Dit vonnis is gewezen door mr. J. Wentink, voorzitter, mr. K.J. Haarhuis en mr. A.M. den Dulk, rechters, in tegenwoordigheid van E.P. Endlich, griffier, en is in het openbaar uitgesproken op 15 november 2017.

Voetnoten

1.Wanneer hierna wordt verwezen naar dossierpagina’s, zijn dit pagina’s uit het dossier van de regiopolitie Oost-Nederland met PV-nummer [nummer] Tenzij hieronder anders wordt vermeld, wordt steeds verwezen naar bladzijden van een in de wettelijke vorm, door daartoe bevoegde personen, opgemaakt proces-verbaal.

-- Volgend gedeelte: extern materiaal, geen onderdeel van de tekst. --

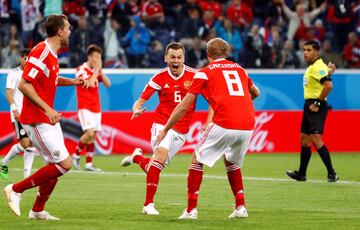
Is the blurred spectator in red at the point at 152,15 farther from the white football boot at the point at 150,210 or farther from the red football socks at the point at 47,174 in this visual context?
the red football socks at the point at 47,174

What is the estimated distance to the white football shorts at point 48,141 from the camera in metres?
11.3

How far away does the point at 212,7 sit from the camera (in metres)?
27.9

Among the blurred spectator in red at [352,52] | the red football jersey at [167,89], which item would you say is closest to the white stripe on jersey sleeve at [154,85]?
the red football jersey at [167,89]

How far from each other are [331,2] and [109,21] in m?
7.19

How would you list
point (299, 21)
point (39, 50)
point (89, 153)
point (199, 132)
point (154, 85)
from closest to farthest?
point (39, 50), point (154, 85), point (89, 153), point (199, 132), point (299, 21)

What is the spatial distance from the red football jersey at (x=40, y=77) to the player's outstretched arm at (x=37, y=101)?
0.32ft

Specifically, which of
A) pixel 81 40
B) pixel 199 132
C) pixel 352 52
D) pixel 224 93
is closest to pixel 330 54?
pixel 352 52

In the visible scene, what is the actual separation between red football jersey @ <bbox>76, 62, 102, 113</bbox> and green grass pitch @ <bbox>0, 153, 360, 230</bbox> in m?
1.40

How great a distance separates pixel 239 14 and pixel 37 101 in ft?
57.4

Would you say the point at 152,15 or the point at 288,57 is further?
the point at 288,57

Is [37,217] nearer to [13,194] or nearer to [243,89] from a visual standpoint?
[13,194]

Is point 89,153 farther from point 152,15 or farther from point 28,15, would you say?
point 152,15

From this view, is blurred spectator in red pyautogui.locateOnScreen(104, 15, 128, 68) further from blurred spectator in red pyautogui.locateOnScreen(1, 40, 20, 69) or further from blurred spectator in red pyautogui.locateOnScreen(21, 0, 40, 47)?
blurred spectator in red pyautogui.locateOnScreen(1, 40, 20, 69)

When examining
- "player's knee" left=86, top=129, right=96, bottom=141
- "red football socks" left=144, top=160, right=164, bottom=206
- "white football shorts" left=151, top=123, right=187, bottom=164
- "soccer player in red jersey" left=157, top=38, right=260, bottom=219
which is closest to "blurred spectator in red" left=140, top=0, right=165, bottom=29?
"player's knee" left=86, top=129, right=96, bottom=141
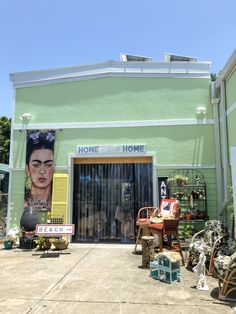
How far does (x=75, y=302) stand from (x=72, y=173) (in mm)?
5895

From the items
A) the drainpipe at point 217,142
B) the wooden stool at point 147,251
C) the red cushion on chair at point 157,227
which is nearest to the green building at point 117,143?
the drainpipe at point 217,142

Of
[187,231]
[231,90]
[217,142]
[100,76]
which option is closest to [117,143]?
[100,76]

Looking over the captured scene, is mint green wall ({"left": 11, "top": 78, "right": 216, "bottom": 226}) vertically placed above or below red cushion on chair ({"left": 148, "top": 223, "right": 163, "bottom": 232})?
above

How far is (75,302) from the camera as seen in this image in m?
4.68

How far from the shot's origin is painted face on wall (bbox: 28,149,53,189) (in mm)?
10234

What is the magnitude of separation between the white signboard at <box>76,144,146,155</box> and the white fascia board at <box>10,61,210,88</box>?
7.47ft

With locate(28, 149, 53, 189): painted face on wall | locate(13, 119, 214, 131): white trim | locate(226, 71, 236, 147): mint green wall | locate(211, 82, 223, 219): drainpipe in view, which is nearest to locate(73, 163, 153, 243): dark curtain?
locate(28, 149, 53, 189): painted face on wall

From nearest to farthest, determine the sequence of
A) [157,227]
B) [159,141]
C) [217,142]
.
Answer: [157,227], [217,142], [159,141]

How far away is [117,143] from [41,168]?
8.25ft

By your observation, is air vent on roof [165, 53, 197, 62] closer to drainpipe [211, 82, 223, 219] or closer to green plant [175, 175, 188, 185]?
drainpipe [211, 82, 223, 219]

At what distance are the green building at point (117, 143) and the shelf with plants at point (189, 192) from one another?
0.03m

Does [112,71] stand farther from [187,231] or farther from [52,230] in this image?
[187,231]

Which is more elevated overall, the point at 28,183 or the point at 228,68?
the point at 228,68

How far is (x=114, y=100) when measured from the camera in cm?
1034
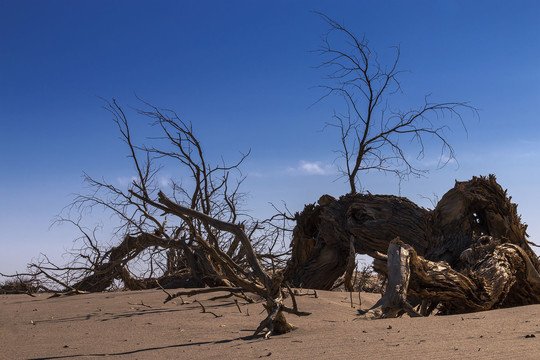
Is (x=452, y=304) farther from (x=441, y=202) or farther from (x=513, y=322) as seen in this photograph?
(x=441, y=202)

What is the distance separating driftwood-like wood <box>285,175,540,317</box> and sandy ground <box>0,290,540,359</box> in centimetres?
47

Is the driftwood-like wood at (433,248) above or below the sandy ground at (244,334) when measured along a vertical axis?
above

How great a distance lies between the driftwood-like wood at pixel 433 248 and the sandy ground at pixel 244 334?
0.47m

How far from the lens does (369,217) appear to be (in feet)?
26.8

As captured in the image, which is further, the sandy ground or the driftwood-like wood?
the driftwood-like wood

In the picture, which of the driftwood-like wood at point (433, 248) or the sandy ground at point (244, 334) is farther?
the driftwood-like wood at point (433, 248)

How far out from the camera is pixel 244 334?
3842 millimetres

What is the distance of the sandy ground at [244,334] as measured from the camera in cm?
290

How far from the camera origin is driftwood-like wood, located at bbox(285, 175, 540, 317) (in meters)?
4.68

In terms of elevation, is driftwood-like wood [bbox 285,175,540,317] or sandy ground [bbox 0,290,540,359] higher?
driftwood-like wood [bbox 285,175,540,317]

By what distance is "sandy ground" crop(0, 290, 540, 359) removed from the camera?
2.90m

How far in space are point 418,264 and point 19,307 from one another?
4.66m

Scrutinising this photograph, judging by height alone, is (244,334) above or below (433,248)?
below

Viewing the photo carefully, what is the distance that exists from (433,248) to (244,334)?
140 inches
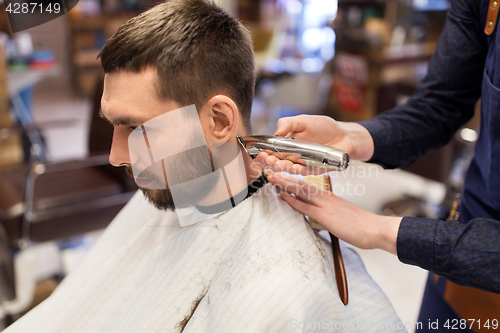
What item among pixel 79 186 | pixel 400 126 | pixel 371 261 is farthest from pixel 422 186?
pixel 79 186

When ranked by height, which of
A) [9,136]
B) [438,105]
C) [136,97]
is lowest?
[9,136]

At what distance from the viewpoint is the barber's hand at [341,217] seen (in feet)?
2.53

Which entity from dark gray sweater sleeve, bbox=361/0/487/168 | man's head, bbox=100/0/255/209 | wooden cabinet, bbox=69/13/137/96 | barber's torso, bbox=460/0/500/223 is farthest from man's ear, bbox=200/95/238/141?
wooden cabinet, bbox=69/13/137/96

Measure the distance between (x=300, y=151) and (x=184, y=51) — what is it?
0.30 meters

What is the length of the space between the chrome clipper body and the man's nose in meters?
0.25

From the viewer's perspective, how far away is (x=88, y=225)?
1.86 m

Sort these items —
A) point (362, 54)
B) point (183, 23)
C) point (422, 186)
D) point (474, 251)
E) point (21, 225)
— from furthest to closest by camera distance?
1. point (362, 54)
2. point (422, 186)
3. point (21, 225)
4. point (183, 23)
5. point (474, 251)

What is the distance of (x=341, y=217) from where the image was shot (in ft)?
2.62

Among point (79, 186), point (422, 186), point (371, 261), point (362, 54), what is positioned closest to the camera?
point (371, 261)

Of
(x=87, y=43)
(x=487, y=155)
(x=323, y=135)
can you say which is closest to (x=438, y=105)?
(x=487, y=155)

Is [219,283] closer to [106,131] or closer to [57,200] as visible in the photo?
[57,200]

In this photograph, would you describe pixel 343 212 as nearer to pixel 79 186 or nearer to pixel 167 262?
pixel 167 262

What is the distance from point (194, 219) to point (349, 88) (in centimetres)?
327

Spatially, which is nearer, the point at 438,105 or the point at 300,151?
the point at 300,151
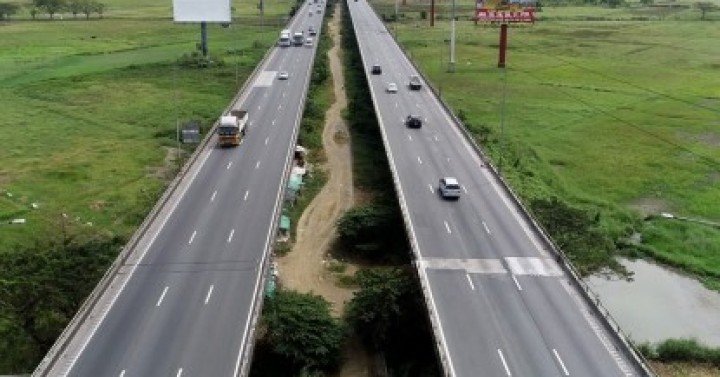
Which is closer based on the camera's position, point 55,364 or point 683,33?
point 55,364

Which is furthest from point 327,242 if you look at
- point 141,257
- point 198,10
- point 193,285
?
point 198,10

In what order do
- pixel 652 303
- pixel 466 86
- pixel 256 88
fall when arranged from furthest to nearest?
pixel 466 86 < pixel 256 88 < pixel 652 303

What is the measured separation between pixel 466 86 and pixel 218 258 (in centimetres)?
8133

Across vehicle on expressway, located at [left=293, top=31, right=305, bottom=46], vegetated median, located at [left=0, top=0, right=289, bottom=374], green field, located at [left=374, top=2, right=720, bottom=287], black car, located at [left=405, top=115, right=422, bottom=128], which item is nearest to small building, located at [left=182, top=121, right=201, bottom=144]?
vegetated median, located at [left=0, top=0, right=289, bottom=374]

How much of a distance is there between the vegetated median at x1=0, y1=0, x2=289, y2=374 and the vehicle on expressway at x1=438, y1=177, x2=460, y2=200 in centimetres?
2522

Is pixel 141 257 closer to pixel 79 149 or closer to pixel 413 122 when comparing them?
Result: pixel 79 149

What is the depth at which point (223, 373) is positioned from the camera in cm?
3450

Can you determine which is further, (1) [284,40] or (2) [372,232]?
(1) [284,40]

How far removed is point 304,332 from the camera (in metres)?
41.7

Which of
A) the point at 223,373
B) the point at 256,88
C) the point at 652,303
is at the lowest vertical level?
the point at 652,303

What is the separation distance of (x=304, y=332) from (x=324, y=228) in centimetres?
2143

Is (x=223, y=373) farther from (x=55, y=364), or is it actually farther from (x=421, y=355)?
(x=421, y=355)

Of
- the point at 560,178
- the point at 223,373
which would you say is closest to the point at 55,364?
the point at 223,373

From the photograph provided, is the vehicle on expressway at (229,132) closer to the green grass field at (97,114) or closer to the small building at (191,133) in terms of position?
the green grass field at (97,114)
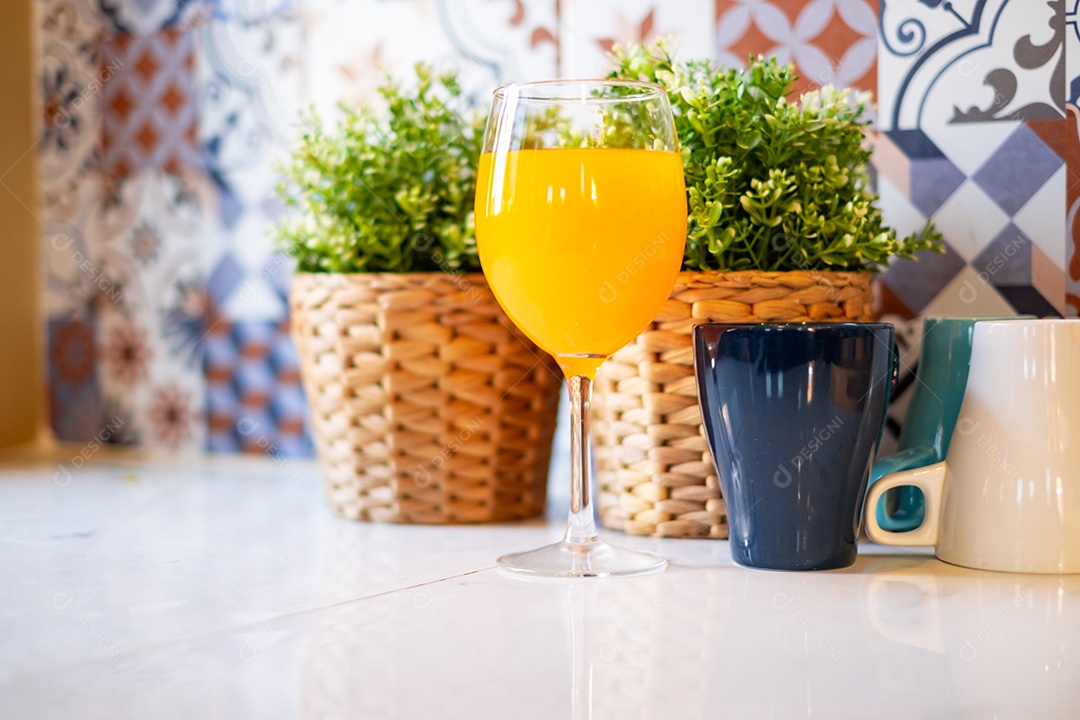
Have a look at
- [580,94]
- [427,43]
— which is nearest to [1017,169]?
[580,94]

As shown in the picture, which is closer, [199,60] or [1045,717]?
[1045,717]

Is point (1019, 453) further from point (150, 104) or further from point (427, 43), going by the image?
point (150, 104)

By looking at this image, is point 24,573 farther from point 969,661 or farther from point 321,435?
point 969,661

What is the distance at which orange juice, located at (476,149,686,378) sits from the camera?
2.52 ft

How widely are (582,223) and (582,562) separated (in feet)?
0.80

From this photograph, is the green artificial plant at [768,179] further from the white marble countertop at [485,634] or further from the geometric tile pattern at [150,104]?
the geometric tile pattern at [150,104]

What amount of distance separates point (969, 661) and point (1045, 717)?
83mm

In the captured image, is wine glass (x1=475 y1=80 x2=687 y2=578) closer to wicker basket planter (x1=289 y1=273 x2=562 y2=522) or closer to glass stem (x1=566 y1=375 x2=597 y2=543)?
glass stem (x1=566 y1=375 x2=597 y2=543)

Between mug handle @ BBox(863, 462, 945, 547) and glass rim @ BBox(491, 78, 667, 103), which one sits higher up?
glass rim @ BBox(491, 78, 667, 103)

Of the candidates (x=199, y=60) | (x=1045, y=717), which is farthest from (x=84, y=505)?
(x=1045, y=717)

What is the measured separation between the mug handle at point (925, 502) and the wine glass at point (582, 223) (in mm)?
167

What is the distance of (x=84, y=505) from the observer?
3.68 feet

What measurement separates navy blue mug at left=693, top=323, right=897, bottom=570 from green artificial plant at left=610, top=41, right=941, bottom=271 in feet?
0.35

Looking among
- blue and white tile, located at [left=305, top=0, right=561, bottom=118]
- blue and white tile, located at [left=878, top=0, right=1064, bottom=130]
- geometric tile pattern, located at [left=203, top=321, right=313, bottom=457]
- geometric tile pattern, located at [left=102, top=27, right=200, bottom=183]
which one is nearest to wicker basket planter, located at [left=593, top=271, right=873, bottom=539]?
blue and white tile, located at [left=878, top=0, right=1064, bottom=130]
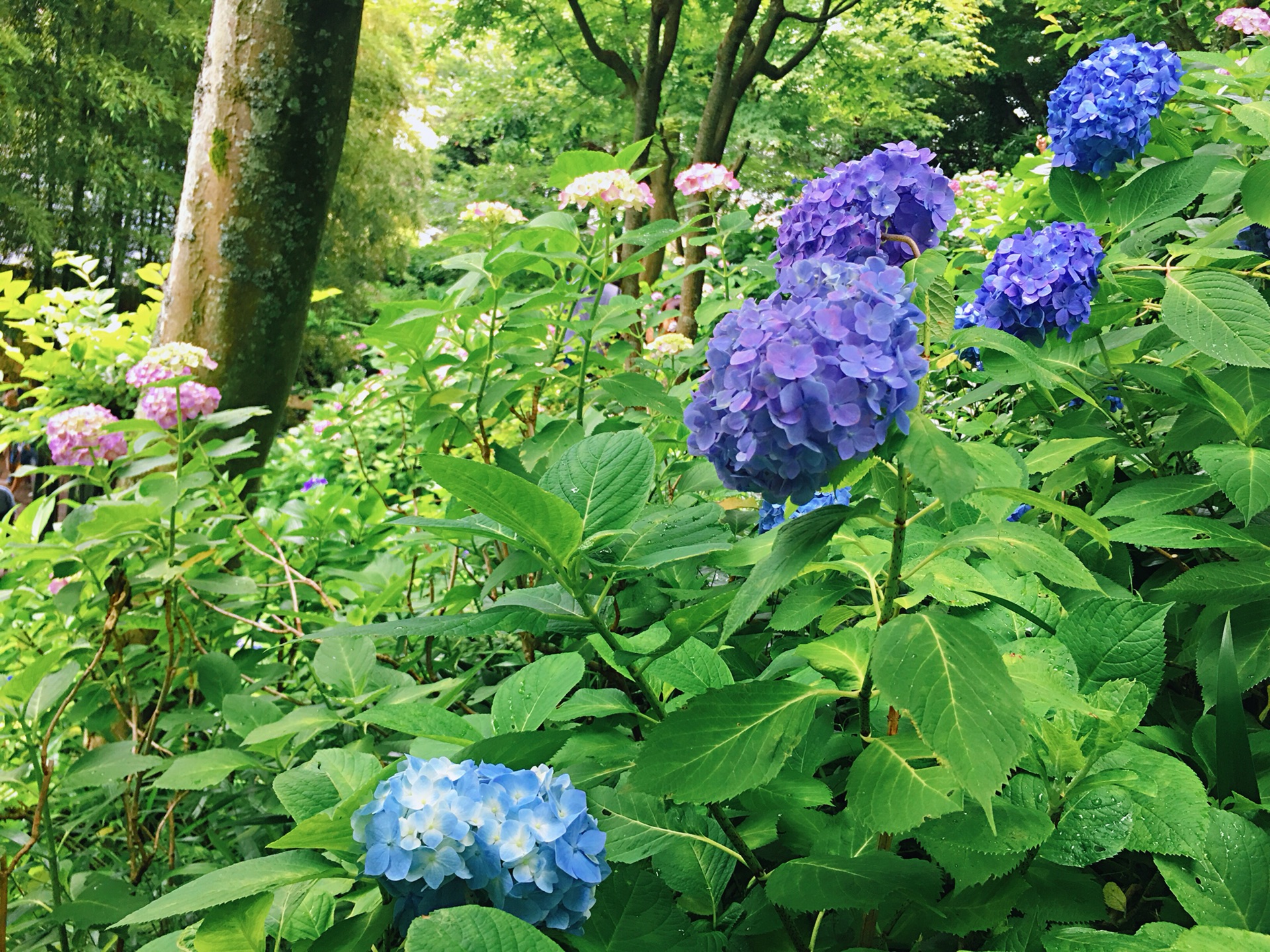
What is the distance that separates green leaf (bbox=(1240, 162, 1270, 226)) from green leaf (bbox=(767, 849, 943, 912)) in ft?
3.75

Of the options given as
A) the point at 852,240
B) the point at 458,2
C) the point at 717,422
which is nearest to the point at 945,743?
the point at 717,422

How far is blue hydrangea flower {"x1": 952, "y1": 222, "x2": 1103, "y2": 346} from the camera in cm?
127

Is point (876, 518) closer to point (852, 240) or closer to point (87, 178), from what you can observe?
point (852, 240)

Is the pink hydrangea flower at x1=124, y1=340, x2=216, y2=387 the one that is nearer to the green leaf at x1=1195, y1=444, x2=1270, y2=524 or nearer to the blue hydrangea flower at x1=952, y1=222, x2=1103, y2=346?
the blue hydrangea flower at x1=952, y1=222, x2=1103, y2=346

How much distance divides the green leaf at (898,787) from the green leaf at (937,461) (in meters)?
0.22

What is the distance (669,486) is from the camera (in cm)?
202

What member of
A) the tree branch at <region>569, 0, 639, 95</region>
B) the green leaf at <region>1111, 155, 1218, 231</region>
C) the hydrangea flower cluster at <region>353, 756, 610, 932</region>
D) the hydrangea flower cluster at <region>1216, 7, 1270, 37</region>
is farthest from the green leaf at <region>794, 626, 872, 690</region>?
the tree branch at <region>569, 0, 639, 95</region>

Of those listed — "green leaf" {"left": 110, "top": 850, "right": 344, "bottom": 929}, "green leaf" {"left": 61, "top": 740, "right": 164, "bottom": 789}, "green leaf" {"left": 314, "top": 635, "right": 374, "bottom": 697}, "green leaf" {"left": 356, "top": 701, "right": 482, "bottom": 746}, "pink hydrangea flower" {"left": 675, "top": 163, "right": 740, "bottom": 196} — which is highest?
"pink hydrangea flower" {"left": 675, "top": 163, "right": 740, "bottom": 196}

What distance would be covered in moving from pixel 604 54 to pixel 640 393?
7636 millimetres

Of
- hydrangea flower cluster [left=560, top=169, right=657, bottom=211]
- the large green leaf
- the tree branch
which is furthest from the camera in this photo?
the tree branch

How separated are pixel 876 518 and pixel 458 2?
9934mm

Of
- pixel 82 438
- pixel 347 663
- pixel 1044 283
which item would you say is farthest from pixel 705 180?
pixel 347 663

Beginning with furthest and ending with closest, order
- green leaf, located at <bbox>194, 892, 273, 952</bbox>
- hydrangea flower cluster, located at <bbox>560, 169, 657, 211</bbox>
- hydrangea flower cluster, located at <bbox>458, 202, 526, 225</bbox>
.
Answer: hydrangea flower cluster, located at <bbox>458, 202, 526, 225</bbox> → hydrangea flower cluster, located at <bbox>560, 169, 657, 211</bbox> → green leaf, located at <bbox>194, 892, 273, 952</bbox>

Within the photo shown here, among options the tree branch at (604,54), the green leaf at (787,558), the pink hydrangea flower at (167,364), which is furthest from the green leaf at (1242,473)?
the tree branch at (604,54)
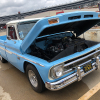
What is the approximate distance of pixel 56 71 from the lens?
2088mm

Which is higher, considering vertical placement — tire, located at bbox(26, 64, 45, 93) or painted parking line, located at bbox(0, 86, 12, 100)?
tire, located at bbox(26, 64, 45, 93)

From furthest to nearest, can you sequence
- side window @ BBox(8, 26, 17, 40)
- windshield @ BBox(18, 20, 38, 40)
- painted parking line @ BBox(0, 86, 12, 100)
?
side window @ BBox(8, 26, 17, 40) → windshield @ BBox(18, 20, 38, 40) → painted parking line @ BBox(0, 86, 12, 100)

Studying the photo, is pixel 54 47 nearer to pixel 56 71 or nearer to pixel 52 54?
pixel 52 54

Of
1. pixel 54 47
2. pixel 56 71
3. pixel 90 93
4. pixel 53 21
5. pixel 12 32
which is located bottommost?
pixel 90 93

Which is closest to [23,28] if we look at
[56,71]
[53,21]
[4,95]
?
[53,21]

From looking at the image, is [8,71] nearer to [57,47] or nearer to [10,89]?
[10,89]

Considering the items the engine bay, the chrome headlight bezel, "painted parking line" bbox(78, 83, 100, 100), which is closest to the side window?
the engine bay

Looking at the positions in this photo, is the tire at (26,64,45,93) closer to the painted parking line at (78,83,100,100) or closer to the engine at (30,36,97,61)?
the engine at (30,36,97,61)

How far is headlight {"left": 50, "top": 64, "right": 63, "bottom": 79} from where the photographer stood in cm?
206

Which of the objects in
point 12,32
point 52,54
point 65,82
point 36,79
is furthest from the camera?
point 12,32

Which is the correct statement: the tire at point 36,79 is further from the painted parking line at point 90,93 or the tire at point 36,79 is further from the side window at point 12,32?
the side window at point 12,32

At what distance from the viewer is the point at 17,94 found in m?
2.79

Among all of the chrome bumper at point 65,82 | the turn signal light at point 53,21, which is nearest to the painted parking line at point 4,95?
the chrome bumper at point 65,82

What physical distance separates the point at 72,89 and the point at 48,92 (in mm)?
658
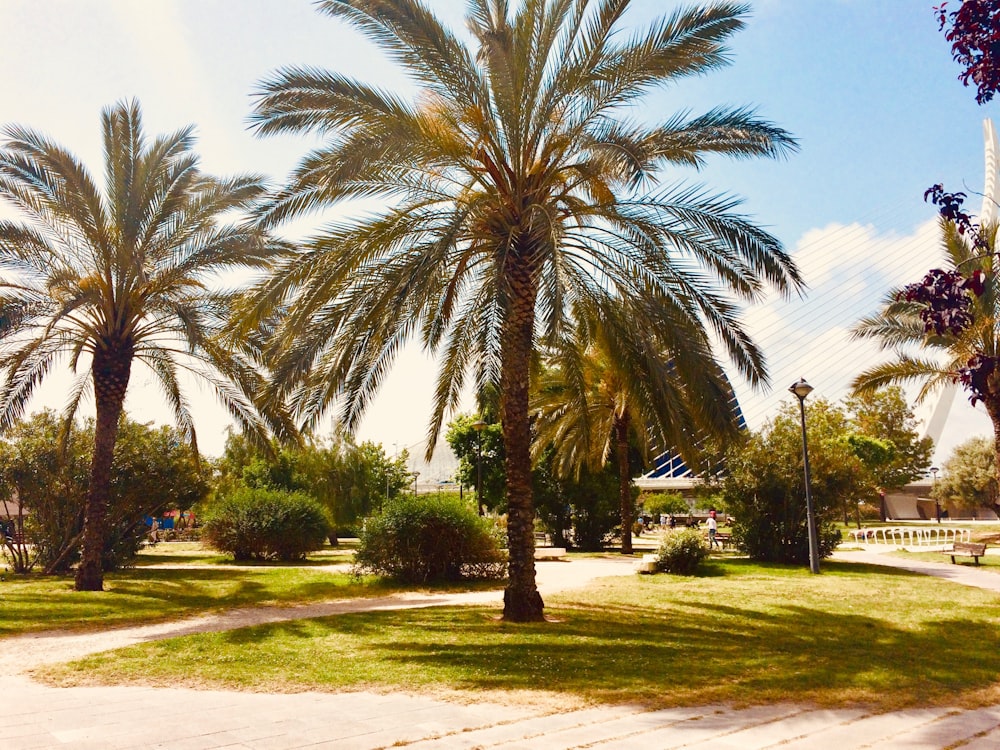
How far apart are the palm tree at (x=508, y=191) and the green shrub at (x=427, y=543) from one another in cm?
536

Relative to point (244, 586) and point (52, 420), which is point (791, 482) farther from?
point (52, 420)

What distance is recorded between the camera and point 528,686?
6.40 m

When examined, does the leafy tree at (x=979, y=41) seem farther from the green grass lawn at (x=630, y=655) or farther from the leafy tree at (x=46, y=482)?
the leafy tree at (x=46, y=482)

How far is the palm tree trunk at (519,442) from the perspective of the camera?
10227 millimetres

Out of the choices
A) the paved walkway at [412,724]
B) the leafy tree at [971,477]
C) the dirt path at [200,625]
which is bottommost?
the dirt path at [200,625]

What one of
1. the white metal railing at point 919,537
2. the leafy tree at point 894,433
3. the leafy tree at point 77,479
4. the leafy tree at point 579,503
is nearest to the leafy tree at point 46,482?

2.De verklaring van verdachte ter terechtzitting van 1 november 2017. Het proces-verbaal VerkeersOngevalsAnalyse (VOA) d.d. 21 maart 2017 (blz. 11 en 18).
3.De VOA d.d. 2 maart 2017 (blz. 19 en 21).
4.De VOA d.d. 2maart 2017 (blz. 25).
5.De verklaring van verdachte ter terechtzitting van 1 november 2017. De VOA d.d. 21 maart 2017 (blz. 18).
6.De verklaring van verdachte ter terechtzitting van 1 november 2017. De VOA d.d. 21 maart 2017 (blz. 24 en 43).
7.Een door drs. A.A. van der Spaa, forensisch arts, op 19 januari 2017 opgemaakt schouwverslag.
8.De VOA d.d. 21 maart 2017 (blz. 31).
9.De VOA d.d. 21 maart 2017 (blz. 39).